Engl joins the low-output party with the versatile Gig Master 15.

Engl Gig Master 15

Either we're getting taller or amps are getting smaller. Turns out it's the latter, and high-end German manufacturer Engl is right on trend, shrinking its valve technology into the Gig Master 15 (here with a G10N-40 cab).

It's a king-sized £597 for this squat setup (including cab at £161), but there's justification on the spec sheet, with ECC83/ EL84 preamp/power valves, twin channels and a 'Power Soak' that lets you juggle overdrive and output to perfection. All in a chassis small enough to make you feel like Godzilla.

"Engl has shrunken its valve technology into a chassis small enough to make you feel like Godzilla."

The Gig Master 15 isn't as stripped as some valve amps, and a big advantage for live work is the option of setting dedicated gain levels on clean and lead channels (although we'd have liked the Z-4 footswitch, another £77, thrown in).

It's not just the compact dimensions that give this setup a 'take-anywhere' vibe; there's a gig-able 15-watt grunt, while the Power Soak drops the output to five watts, one watt or even 'speaker off' mode.

It's not a radical departure from the 'textbook' valve amp tone, but there's no doubting its sonic character. The clean voice has a warm, brown, full-sounding vibe that's not a million miles from a classic Marshall.

It's got useful headroom, but the best results are dug out when you edge up the gain to allow a hint of dirt into the mix when you hit hard. Nudge the mid boost, meanwhile, and you've got a world-beating rhythm tone.

It can be a battle to get valve amps to supply defined distortion, and that's true here: fat, frayed, Zeppelin-sized riffs tumble from the speakers, but it took a fully pumped Treble and a Tele at the bridge pickup to get that 'hot-knife-through-butter' lead tone that's imperative in a busy mix.

Despite Engl counting Megadeth and Shadows Fall among its clientele, we have to say that you'll need an outboard pedal to really make this amp deliver skull-splitting modern metal tones. Suddenly, that price isn't looking quite so 'micro'…

Valve amps are a lifestyle choice: they're heavy, relatively expensive and lack the presets and effects that help cover all your bases in a fledgling band.
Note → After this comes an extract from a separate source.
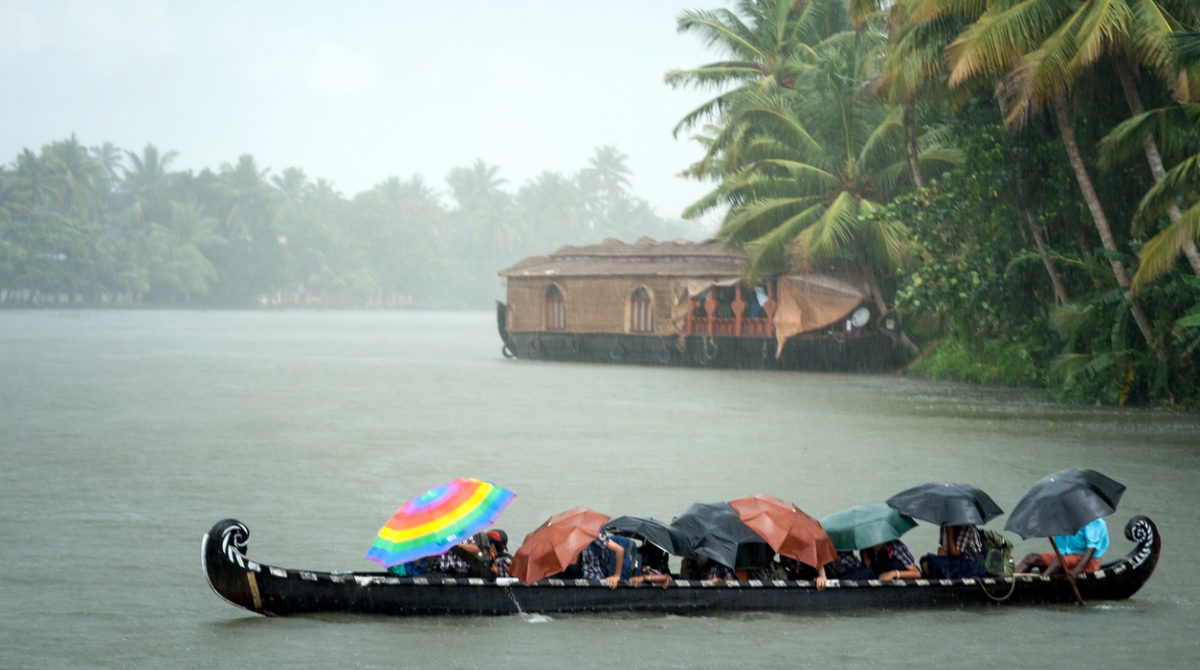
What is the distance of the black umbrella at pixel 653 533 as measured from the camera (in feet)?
22.0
That said, if raw tone is your prime concern, they're still unbeatable, and this is a damn fine example, giving that classic, warm tone, and sweetening the deal with tons of features that make it almost as practical as a solid state.

Factor in the cab and the footswitch and it's a heavyweight purchase, but when those valves glow orange, the pleasure you'll get from the Gig Master's undistilled valve tone should be justification enough.